HESTRA COULD HEAR THE PLOTTING OF THE KING AND his council. When she peeked, she could see their fears flaming from them in every jagged colour, burning like evil lanterns in endless battle with their faith and terror. They would all burn each other, perhaps, if they did not control the fires.

Did she want to help them? Their hopes bound her closer to Arren, entwining them together in the body that had become her home: Fireheart. Sunbringer. Saviour. God.

No. She had her own shrines. She could feel them still, far from the warmth of the king’s chest, in the highlands where the families still held to the old ways. Many of them were cold, now their people had fled from the burning.

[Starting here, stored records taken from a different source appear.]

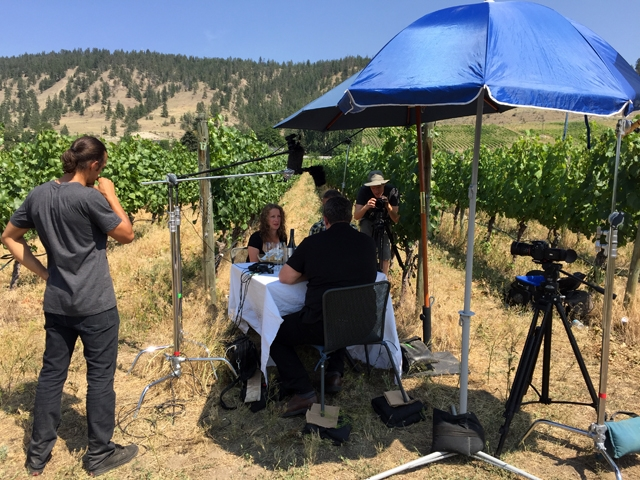 BC A-Z : BC Winegrowers Series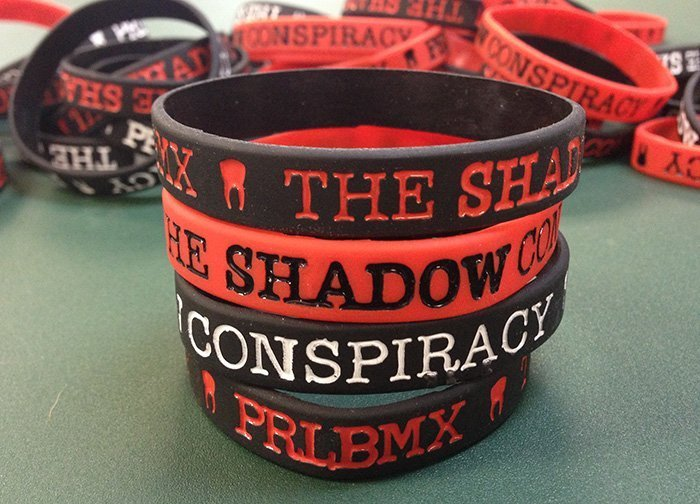 PLR BMX Shadow wristbands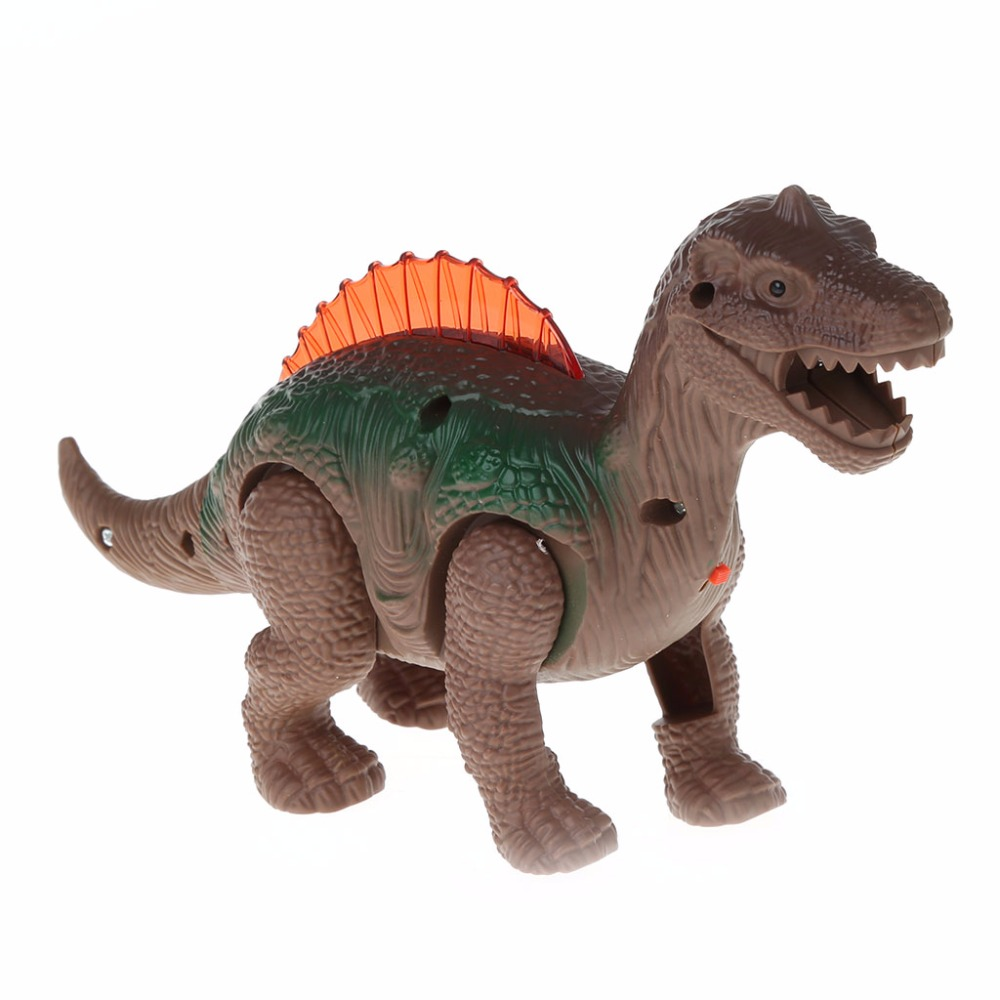 Mighty Animals Model Toys For Kids Mighty Electric Walking With Sound Dinosaur Toys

Then, she felt one warm again, not far to the northeast of Gefyrton. A flame. A hope, if not an offering. Perhaps it was not so bad. Life came back. Her life could come back.

Hestra went to find it. She manifested smaller this time, a spark, a twist of smoke, a floating crumb of heat, in the hearth that had been her shrine.

She knew this home. She had been here more than once, on cold nights where the winter drew in. A small farmstead had stood here for over a hundred years, its family and its children tending the ancient olive trees that grew silver and half-wild on the long slopes.

The trees were gone.

From the hearth, Hestra could float far enough to see a broken window, its shutters blackened with fire, and beyond them rising smoke against a haze of blue sky.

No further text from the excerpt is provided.